**WHAT IS REQUIRED**
Up to and including the line that contains "Genuine Oem Samsung", write out every line of the entries exactly, beginning with the first. Omit the pictures.

*** Opening of PROVIDED ENTRIES ***

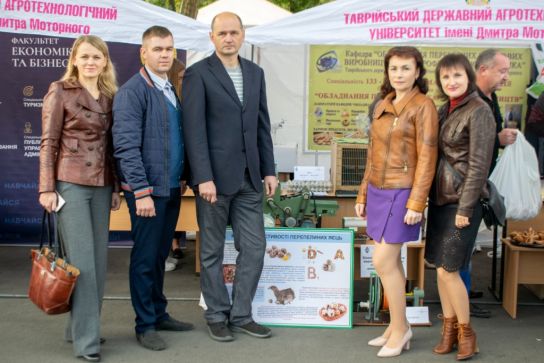 dosjahnennja-tss-apk-z-nahody-235-ji-richnyci-zasnuvannja-mista-melitopolja-1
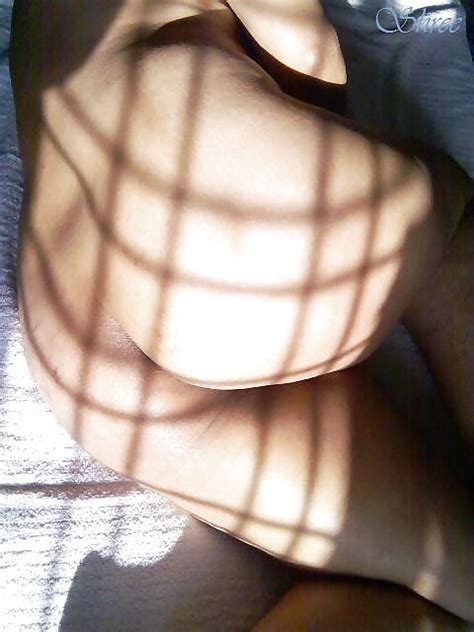 Indian Wife Shree Nude Sunbath After Bath Pics Xhamster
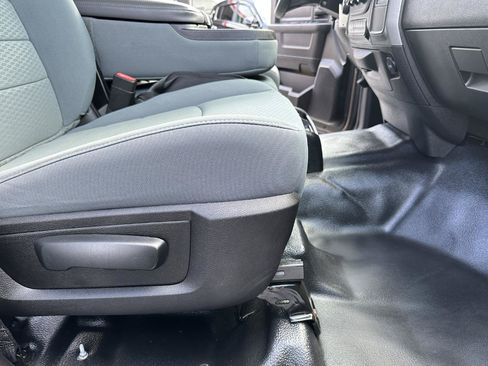Used 2019 RAM 1500 Tradesman w/ Popular Equipment Group AWD/4WD image 43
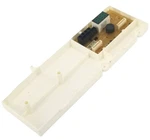 Genuine Oem Samsung Washer Control DC92-01864A 1-YEAR Guarantee *same Day Ship. Fixed Price $55.99.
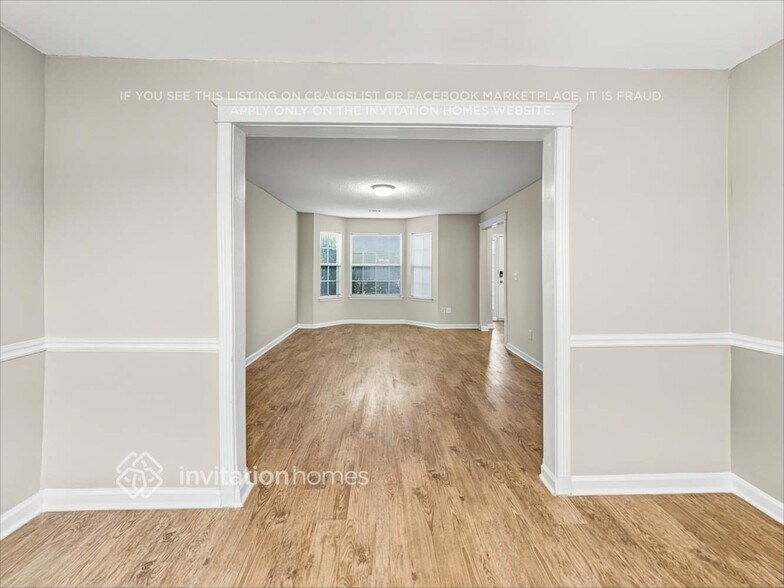 Building Photo - 6931 Silver Grass Ct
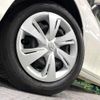 toyota sienta 2019 -TOYOTA--Sienta NSP170G--7201117---TOYOTA--Sienta NSP170G--7201117- image 17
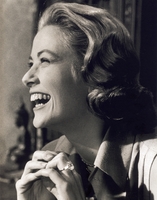 Grace Kelly Sweatshirt #2607268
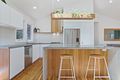 Property photo of 37 First Avenue Katoomba NSW 2780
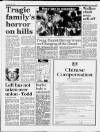 Liverpool Daily Post Monday 29 February 1988 Page 5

*** Close of PROVIDED ENTRIES ***

**FINISHED TASK**
 dosjahnennja-tss-apk-z-nahody-235-ji-richnyci-zasnuvannja-mista-melitopolja-1
 Indian Wife Shree Nude Sunbath After Bath Pics Xhamster
Used 2019 RAM 1500 Tradesman w/ Popular Equipment Group AWD/4WD image 43
 Genuine Oem Samsung Washer Control DC92-01864A 1-YEAR Guarantee *same Day Ship. Fixed Price $55.99.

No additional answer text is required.